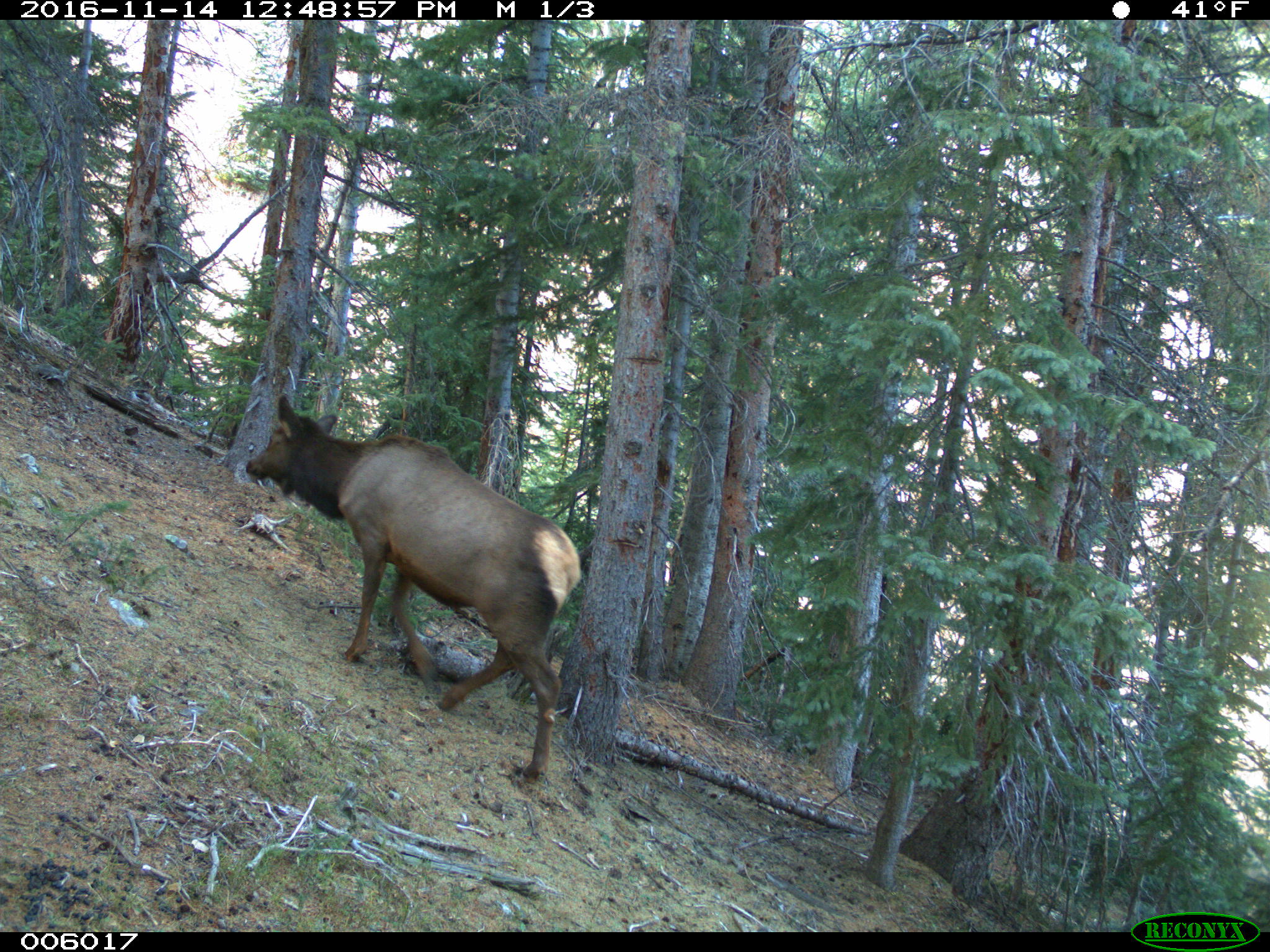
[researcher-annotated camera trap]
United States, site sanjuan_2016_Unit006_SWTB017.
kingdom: Animalia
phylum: Chordata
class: Mammalia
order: Artiodactyla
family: Cervidae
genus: Cervus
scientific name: Cervus elaphus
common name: red deer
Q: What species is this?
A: Cervus elaphus (red deer).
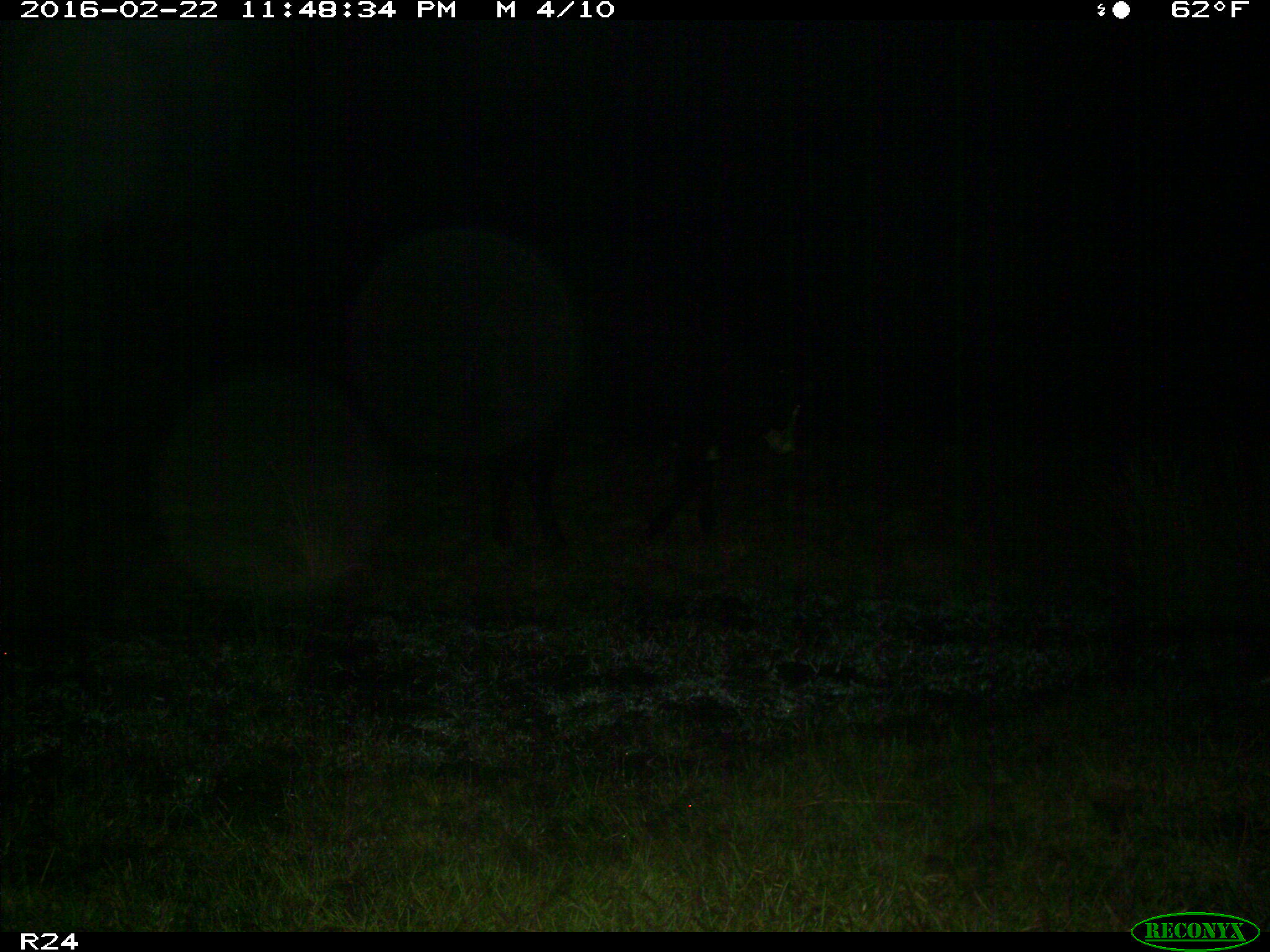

_Work to complete_. Your answer must be the lines from the line containing "United States, site" through the final line of the data, written out exactly, both ends included and pictures left out.

_Answer box_.
United States, site sanjuan_2016_Unit006_SWTB017.
kingdom: Animalia
phylum: Chordata
class: Mammalia
order: Artiodactyla
family: Cervidae
genus: Cervus
scientific name: Cervus elaphus
common name: red deer
Q: What species is this?
A: Cervus elaphus (red deer).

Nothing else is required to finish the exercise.